It is no secret, Apple believes in touch interfaces. It is almost as if they were inspired by the computer interfaces shown in the movie Minority Report in 2002. Since the success of their iPhone touch interface Apple has introduced more and more touch devices. They’ve improved gesture techniques and options on their notebook computers and most recently the Magic Trackpad. There are a number of Magic Trackpad Gestures available to help you increase your productivity.
The trackpad of course is believed by Apple to be a viable replacement for the mouse interface. The Magic Trackpad is part of Apple’s long term plan to move users to an operating system that combines the best features and functionalities of iOS and MacOS.

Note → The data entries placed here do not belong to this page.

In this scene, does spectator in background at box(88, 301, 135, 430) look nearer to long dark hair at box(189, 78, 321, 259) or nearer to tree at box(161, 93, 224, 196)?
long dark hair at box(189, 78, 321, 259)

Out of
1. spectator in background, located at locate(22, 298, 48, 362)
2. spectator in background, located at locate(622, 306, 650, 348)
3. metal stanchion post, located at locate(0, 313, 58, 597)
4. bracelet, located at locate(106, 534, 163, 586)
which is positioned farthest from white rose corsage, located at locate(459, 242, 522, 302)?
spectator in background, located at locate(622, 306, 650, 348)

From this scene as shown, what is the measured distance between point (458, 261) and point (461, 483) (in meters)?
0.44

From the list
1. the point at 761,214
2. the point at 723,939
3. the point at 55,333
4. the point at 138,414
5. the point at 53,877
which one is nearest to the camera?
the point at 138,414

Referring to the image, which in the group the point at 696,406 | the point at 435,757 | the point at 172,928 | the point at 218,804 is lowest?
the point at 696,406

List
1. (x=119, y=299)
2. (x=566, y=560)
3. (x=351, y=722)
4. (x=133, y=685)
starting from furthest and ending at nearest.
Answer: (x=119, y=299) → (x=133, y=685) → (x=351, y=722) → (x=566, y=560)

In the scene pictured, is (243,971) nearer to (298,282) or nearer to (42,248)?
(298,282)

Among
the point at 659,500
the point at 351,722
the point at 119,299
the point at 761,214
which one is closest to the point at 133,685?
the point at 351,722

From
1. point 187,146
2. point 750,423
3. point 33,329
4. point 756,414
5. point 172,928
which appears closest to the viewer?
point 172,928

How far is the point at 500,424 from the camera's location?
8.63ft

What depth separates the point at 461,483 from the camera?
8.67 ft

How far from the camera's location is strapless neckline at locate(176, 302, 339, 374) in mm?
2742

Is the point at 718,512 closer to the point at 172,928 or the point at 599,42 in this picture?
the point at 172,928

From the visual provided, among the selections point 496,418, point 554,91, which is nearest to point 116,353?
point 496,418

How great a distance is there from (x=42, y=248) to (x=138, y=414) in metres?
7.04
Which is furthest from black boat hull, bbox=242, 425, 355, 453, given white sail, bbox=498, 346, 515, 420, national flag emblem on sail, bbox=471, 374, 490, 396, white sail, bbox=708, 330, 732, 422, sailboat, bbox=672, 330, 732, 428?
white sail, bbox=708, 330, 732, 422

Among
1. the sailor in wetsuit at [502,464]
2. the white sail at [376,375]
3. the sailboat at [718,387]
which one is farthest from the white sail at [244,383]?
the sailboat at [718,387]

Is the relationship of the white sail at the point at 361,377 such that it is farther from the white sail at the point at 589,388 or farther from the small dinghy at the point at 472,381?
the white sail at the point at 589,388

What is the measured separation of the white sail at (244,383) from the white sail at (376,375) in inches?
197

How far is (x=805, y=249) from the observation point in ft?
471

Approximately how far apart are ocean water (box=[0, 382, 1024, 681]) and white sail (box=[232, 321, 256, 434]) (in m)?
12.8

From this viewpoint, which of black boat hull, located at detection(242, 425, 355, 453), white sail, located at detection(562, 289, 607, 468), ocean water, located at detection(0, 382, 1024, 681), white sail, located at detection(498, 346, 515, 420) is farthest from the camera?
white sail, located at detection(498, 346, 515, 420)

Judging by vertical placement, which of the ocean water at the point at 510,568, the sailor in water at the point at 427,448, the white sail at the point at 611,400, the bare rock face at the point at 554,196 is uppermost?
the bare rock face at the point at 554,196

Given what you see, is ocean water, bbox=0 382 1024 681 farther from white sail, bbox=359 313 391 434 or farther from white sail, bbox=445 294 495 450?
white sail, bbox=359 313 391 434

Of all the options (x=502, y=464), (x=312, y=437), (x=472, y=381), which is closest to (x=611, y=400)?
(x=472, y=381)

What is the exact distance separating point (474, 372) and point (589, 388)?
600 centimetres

Apple doesn’t seem to be helping their case either. Unlike most Apple products, the installation process for the Magic Trackpad was a bit more complicated. But I must admit that once you have the device installed it is a delight to use. It combines the easy to use trackpad of the Apple Notebooks with a larger surface area that makes it easy to use on the large screen iMacs. As always, the features of the Magic Trackpad is what makes it a great device and what makes it a critical part of the long term Apple strategy.
Magic Trackpad Gestures
The Magic Trackpad’s Gestures are designed to make it easier to interact with files and applications that you’re working with. Depending on your version of MacOS trackpad may support as many as 19 gestures.
Below are a number of Track Pad Gestures you can use with Apple’s Magic Trackpad or the Trackpad found on your Macbook Air, Macbook Pro, or other apple trackpad. You can control the settings and make customizations to each of the Magic Trackpad gestures under System Preferences >> Trackpad.
Point & Click Trackpad Gestures
- Point – This gesture is what allows users to navigate around their desktop.
- Click. or Tap to Click – The gesture allows you to select or interact with an object on your screen
- Double Click – Some applications require additional input from the user for interaction. Tapping twice on the Magic Trackpad acts as a double click on the mouse
- Look up & data detectors – This force click with one finger allows you to look up the mean of words or specific data.
- Right Click or Secondary Click – It has been years since Apple only supported 1 button mouse input, but many still believe that “right click” doesn’t exist in the Mac environment. To Right Click on the Magic Trackpad tap the screen with two fingers at once
- Click & Drag – To click and drag a window or object around your desktop, tap and hold the trackpad and slide your finger around the pad to drag it around the screen
- Silent Clicking – enable this feature so that no noise is made when you click on your magic trackpad.
Scroll & Zoom Trackpad Gestures
- Two Finger Scroll – One of my favorite features of Apple’s trackpad. To scroll up and down a browser window, through files in Finder or other areas, touch the trackpad with two fingers and slide them up and down, left and right
- Scroll Direction: Natural – scrolling with two fingers pushes content the way your fingers move.
- Rotate – To rotate an image clockwise or counter-clockwise, simple tap two fingers on the trackpad and twist them like you were hands moving on a clock.
- Zoom in or Out – To zoom into or out from an image or object, touch the fingers to a trackpad and either pinch or spread your fingers in an application that supports the input
- Screen Zoom or Smart Zoom – To zoom into a part of your screen, press control and then slide up or down with two fingers on the trackpad
- Rotate – With two fingers (one at the bottom of the trackpad and the other at the top) rotate your fingers to the left or right to rotate the selected object that direction. Great for photo editing.
- Swipe between pages – Some applications like Safari and iPhoto allow you to quickly jump to the previous page or image. Touch two fingers to the trackpad and swipe left or right. Note: in options you can change this gesture to use three fingers.
- Switch Applications – To switch between open applications, touch four fingers to the trackpad and swipe left or right
- Notification Center – swipe left from the right edge with two fingers
- Mission Control – swipe up with three fingers
- Launchpad – ping with thumb and three fingers
- App Expose – To enable the expose feature of OS X on your Magic Trackpad, touch three fingers to the trackpad and swipe up and down. This may have to be activated on your Mac
The features are a great start for a touch interface interaction with OS X. It will be great to see what other gestures Apple or other developers will be able to come up with for the Magic Trackpad.